I had the best Hi-Fi of the group, with big amps that I had built from kits and electrostaic speakers. So, we would have musical "events." We would line up rows of folding chairs, open the bar (most every house had a bar) and play LPs, classical and jazz mostly. Drinks were served, but no talking was allowed during the "performance," and drinks could only be refreshed during intermissions. Everyboy abided by the rules and we brought a little of civilization into our lives for a couple of hours.
My son Rick, the older of the two sons, has to this day retained a fascination with the Agency and with Laos. He either wrote to or talked with some of the legendary players - once they were back in the United States. One was Tony Poe. Tony lived upcountry and was married to a local. He ran teams who fought the Communists. One day, I was in his hut with a small piece of equipment that had to go on an overland journey, but it was not protected from the rain. Tony paid bounties to those who brought back the ears of enemies they killed. They were hung in baggies along the sides of the hut. He yelled to one of his guys, "Dump out one of those bags of ears and give the bag to Dusty." My son remembers this incident more than any other in Laos, and he talked on the phone years later with Tony about this and other memories of Laos.
Well, this is about one hour's worth of memories. So, it looks like this will get out of hand as more comes to mind and my sons chime in. I will probably move it to a topic under my main Web page.

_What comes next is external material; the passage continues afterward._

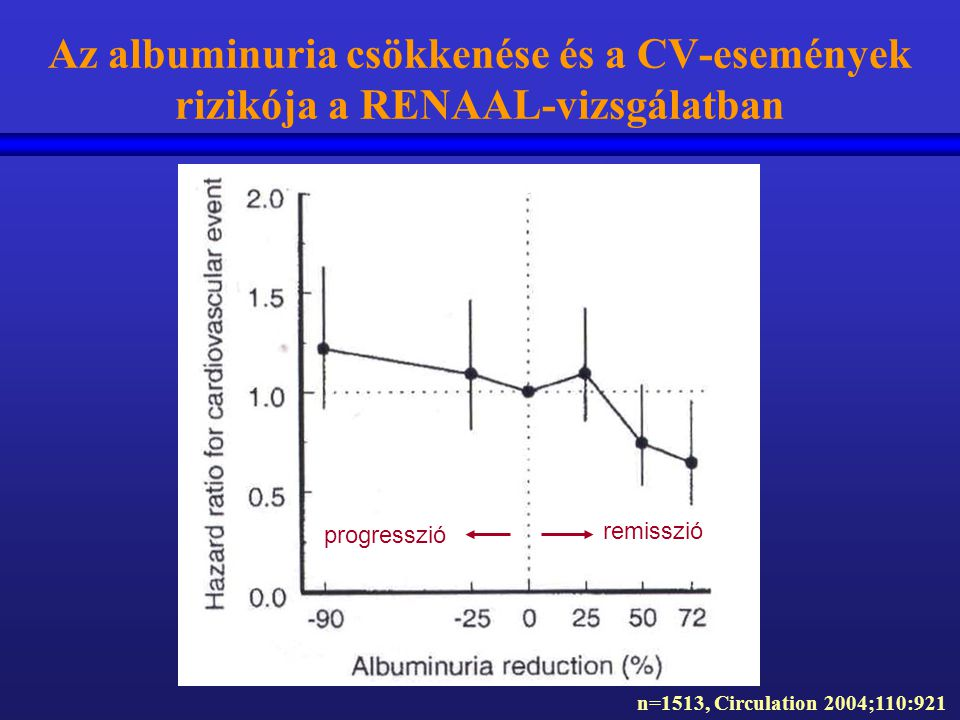 Az albuminuria csökkenése és a CV-események rizikója a RENAAL-vizsgálatban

A footnote about the State Department. The Ambassador in Laos was not the only one to treat me with special deference in comparison to people from his own agency. Another Ambassador in Europe, who asked me to do a job for him, said that he had no faith in his own people to do the job right. Later, an Under Secretary of State **, with whom I worked overseas on a very sensitive operation, tried to recruit me to leave my agency and join the State Department in the security division. I told him that I simply could not work with the "cookie pushers" (whatever that meant to me at the time) at State. He said he fully understood, and we remained friends. While visiting Rome, he invited my wife and I to join him for breakfast at one of the fancy hotels. My obvious closeness with this man and his wife caused quite a bit of interest around the U.S. Embassy. Who is this guy, they wondered? Kind of like the Russian Embassy chauffeur who is actually a KGB agent. Good luck to Condi Rice. The State Department is nearly unmanageable. The career bureaucrats will always find a way to undermine any policy they don't approve of.

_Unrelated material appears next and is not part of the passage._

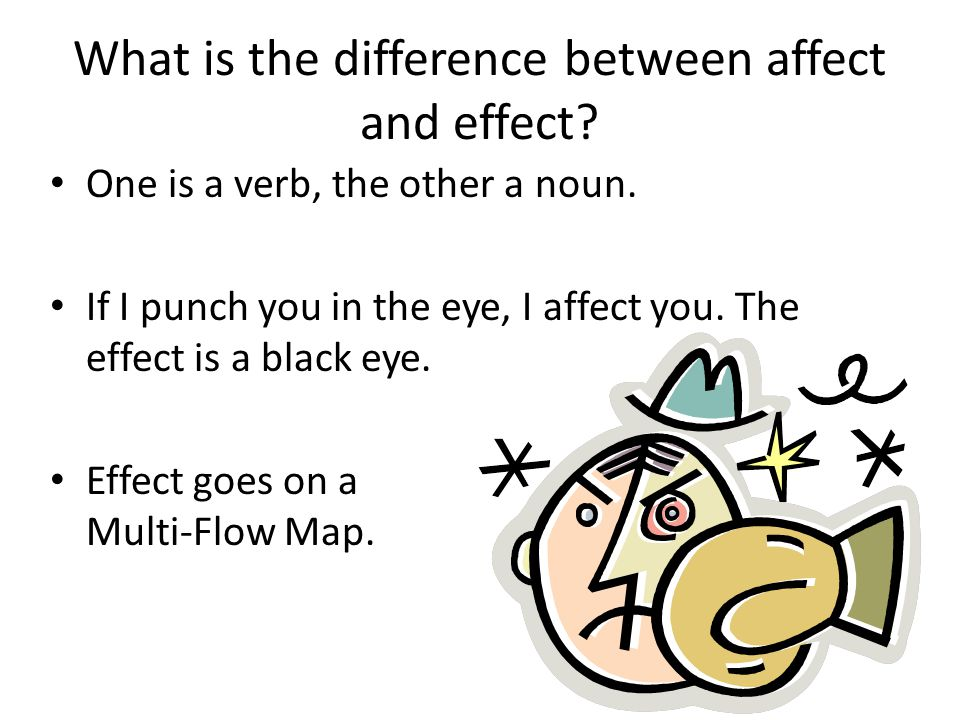 What is the difference between affect and effect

**When I worked with this man in Europe, he was assigned to one of our major embassies and was later to become an Under Secretary of State. Actually, I stayed in his large apartment in that European capital while working on my project in that city, and came to know both he and his wife very well. He and I would sit up late at night in the study, talk, and sip Cognac. Yes, it was always Cognac after dinner. It was years later that he called me to the State Department building in D.C. to make his pitch to me about the job. When he came to Rome, he had a different high-level job, but was well-known internationally. We ran into each other in the parking lot of the U.S. Embassy, and he immediately invited my wife and I to breakfast for the next day. I would love to be able to tell the story of how and why we met in Europe and what our working connection was, as it is one of the most interesting stories I could tell of my time in the cloak and dagger business. But, sadly, I cannot write about the particulars, even today, decades later. Don't ever go into that business. It ruins your social life, as you have nothing to talk about with people you meet. Or, you end up telling lies about where you work and what you do. A real bummer - unless you are a reclusive introvert and enjoy lying.